“We’re moving into a world where the level of volumes are pretty dire and are likely to remain thus,” Spencer, 59, told analysts on a conference call from London today, commenting on the interbank market for trading by telephone. “It’s as bad a drought as I’ve experienced in my entire career.”
The world’s largest broker of transactions between banks has been cutting costs and eliminating jobs to counter a slump in trading as lenders around the globe scaled back their fixed-income, currencies and commodities operations. Spencer, who founded ICAP in 1986, had his 2014 bonus cut by 75 percent after the firm was fined 55 million pounds ($94 million) in a probe by British and U.S. regulators into Libor rigging.
The shares closed at 356.20 pence in London, little changed on the day. They have dropped 21 percent this year, while the shares of Tullett Prebon Plc (TLPR), the London-based broker run by Terry Smith, declined 34 percent.
ICAP said today first-quarter revenue dropped 19 percent from April to mid-July. At the global broking division, which houses trading desks that handle orders by telephone, revenue fell by 25 percent from a year earlier.

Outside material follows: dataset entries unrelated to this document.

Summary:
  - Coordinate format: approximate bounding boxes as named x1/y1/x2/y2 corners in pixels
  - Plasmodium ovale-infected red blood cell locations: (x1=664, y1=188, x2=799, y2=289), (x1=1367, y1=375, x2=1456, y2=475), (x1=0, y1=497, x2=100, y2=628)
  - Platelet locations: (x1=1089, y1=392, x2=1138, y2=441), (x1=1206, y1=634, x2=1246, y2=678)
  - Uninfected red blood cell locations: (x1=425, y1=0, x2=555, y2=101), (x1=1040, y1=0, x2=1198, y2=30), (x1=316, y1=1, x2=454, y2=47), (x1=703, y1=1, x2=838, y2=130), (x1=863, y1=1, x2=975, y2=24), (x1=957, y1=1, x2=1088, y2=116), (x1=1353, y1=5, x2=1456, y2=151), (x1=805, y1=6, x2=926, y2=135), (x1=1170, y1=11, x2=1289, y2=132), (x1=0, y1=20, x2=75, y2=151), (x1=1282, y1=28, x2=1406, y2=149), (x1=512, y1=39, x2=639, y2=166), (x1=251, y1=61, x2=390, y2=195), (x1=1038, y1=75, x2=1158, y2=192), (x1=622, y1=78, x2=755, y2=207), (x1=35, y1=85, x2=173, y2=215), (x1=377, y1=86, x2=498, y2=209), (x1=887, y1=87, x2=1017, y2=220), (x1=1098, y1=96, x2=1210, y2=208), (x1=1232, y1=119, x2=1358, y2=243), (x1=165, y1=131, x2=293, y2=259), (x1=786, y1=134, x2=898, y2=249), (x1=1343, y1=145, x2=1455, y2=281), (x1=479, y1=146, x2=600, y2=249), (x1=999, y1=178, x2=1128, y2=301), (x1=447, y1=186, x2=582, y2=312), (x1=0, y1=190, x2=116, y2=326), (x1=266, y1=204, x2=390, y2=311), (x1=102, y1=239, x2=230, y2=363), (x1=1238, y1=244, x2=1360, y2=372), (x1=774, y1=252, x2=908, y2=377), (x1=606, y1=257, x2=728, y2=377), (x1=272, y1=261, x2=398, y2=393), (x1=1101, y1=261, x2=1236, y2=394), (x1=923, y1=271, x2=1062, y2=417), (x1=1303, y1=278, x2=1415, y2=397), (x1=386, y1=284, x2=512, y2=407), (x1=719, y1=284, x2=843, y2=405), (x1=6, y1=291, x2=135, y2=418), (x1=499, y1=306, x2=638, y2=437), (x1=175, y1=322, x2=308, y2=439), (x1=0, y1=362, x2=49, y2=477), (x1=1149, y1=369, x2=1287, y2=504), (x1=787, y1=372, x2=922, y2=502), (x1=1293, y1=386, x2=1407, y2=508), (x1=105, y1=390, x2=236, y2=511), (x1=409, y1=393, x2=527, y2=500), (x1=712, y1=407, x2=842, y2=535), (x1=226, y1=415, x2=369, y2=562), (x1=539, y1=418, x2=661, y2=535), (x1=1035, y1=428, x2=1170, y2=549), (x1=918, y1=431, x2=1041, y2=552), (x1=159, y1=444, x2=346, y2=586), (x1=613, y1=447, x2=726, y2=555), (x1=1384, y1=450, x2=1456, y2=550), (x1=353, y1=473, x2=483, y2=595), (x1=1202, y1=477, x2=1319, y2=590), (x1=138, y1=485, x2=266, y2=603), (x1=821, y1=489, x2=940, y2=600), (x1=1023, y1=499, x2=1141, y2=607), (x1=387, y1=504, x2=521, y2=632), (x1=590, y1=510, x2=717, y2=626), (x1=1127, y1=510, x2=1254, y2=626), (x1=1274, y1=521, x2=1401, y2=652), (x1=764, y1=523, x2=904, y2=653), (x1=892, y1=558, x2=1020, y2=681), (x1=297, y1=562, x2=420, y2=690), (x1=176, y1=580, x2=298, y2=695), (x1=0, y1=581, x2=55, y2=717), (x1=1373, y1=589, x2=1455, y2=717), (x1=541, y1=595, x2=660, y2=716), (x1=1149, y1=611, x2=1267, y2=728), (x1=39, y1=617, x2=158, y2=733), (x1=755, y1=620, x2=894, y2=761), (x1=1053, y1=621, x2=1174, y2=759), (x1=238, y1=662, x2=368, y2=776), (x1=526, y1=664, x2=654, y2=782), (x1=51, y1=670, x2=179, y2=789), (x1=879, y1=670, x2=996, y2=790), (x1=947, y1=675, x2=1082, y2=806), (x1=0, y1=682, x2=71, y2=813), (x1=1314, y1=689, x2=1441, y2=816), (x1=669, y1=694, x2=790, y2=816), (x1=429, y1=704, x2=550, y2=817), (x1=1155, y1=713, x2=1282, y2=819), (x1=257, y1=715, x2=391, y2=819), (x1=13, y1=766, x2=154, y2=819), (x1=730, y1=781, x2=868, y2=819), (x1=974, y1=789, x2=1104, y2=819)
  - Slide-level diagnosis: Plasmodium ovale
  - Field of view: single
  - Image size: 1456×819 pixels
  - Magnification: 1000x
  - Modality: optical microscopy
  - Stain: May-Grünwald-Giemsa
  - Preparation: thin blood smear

Spencer said the company will continue to eliminate jobs at the unit, which has about 2,000 employees. The company’s cost-cutting program remains “on track” to meet a target of at least 60 million pounds in 2014, according to the statement.
“There are no positive spots at all,” Spencer said. “I find it difficult to make any realistic forecasts of when things will improve. All we can do is slim our business down to be a fitter, slimmer machine.”
While voice broking isn’t about to “become extinct,” the industry is “well in need of consolidation,” Spencer said.
“We’ve got five global broking firms -- in my opinion two or three would suffice,” he said. Consolidation “will be good for the entire industry.”